Up to now, we have developed algorithms for the common approach in automatic femur bone drilling: drilling only the first cortex or both cortices, setting the desired drilling depth for specific screws at a fixed preset value etc. [13]. In future, we are planning to combine these algorithms with the one developed here, i.e. starting ‘as usual’ through the femur, followed by registration of the femur neck and then applying the new algorithm for the femoral head. This has the potential of becoming a successful method of automatic bone drilling for placing the implant in optimal position without (or with minimal) fluoroscopic control and without capsule penetration.

Conclusions

To the best of our knowledge, this is the first report of an algorithm for automatic human femoral head far cortex detection that is based on the bone structure in the femoral neck area. The approach applied here has the advantage of predicting the optimal hole depth, coupled with eliminating (or minimizing) the need for fluoroscopic control during the drilling process and the risk of capsule penetration. This makes it possible to determine and calculate the most appropriate screw or implant size and ensures maximal fixation strength through precise positioning in the desired area of the hip head. The robotized device furthermore includes software limitation of the maximal hole depth in order to eliminate the risk of penetration into the joint capsule even in cases when the algorithm is unable to detect the head far cortex. What is more, the automatic femoral head drilling decreases the operative time and minimizes the X-ray exposure of both the patient and the surgical team.

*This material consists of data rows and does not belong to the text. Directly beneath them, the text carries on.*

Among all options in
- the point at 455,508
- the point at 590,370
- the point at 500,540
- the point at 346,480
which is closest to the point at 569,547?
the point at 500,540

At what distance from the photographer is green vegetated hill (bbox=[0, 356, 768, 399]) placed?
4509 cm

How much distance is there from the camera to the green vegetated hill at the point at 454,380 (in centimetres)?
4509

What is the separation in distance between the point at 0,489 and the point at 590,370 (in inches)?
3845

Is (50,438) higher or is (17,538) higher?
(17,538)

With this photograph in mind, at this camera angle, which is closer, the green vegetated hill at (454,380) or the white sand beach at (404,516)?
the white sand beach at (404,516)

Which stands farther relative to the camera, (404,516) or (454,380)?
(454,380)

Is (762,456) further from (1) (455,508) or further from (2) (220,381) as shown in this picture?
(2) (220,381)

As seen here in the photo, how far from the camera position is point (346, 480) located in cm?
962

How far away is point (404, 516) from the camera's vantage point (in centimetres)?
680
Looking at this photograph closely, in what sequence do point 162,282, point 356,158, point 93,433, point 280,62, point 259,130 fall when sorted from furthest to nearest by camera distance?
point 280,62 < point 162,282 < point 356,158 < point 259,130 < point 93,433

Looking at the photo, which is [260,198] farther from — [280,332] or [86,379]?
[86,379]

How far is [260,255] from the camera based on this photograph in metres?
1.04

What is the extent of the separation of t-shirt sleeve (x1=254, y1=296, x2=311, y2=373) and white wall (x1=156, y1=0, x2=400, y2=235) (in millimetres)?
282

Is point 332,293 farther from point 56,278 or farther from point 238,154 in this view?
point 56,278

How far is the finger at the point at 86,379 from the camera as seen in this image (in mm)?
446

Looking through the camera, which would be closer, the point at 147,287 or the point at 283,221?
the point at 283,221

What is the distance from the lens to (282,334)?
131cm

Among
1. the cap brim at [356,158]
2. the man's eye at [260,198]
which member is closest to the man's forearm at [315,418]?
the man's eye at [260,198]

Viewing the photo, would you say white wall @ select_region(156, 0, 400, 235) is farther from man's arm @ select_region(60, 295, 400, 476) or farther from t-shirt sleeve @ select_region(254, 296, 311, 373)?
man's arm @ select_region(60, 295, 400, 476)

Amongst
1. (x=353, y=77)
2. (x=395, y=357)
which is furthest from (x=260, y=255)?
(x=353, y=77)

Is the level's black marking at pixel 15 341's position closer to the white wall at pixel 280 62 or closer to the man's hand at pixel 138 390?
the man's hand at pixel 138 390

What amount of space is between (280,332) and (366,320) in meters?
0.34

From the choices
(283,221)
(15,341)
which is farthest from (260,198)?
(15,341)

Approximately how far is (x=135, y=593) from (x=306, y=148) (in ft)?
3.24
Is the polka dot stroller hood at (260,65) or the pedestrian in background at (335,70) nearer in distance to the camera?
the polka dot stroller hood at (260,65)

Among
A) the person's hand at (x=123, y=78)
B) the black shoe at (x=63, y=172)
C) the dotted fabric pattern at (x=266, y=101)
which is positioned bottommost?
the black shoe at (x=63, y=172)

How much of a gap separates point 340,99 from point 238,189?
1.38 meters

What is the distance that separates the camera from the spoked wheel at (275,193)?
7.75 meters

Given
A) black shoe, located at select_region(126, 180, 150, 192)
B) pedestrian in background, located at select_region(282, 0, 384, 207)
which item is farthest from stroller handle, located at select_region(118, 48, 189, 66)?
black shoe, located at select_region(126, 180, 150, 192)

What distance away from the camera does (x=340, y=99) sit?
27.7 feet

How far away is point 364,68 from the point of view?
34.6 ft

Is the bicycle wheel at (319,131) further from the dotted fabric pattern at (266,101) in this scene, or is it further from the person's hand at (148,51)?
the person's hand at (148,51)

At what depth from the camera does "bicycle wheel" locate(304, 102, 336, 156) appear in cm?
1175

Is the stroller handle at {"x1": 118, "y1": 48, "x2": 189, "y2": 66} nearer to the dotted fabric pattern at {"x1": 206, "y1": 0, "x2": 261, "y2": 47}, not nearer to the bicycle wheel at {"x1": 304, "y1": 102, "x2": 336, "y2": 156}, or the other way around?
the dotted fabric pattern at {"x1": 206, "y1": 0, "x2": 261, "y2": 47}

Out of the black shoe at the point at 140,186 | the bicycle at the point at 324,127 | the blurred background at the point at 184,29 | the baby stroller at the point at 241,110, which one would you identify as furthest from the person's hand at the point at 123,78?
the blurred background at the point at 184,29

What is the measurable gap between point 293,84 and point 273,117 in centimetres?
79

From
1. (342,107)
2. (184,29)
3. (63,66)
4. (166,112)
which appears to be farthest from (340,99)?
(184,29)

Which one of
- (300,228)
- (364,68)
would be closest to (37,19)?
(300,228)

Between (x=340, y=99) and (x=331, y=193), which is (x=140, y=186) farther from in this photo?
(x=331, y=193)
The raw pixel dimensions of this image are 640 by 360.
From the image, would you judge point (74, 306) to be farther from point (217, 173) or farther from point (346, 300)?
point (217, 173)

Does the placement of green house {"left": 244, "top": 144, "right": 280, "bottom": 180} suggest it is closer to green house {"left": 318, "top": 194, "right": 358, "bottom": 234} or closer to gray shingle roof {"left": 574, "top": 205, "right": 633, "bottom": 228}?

Future work will focus on combining the algorithm proposed here with previous ones with the aim to develop a reliable method of automatic bone drilling for placing the implant in optimal position without (or with minimal) fluoroscopic control and without capsule penetration.

Disclosure statement

No potential conflict of interest was reported by the authors.

Additional information

Funding

This work is supported by Sofia University, Bulgaria [grant number 80-10-233/2017].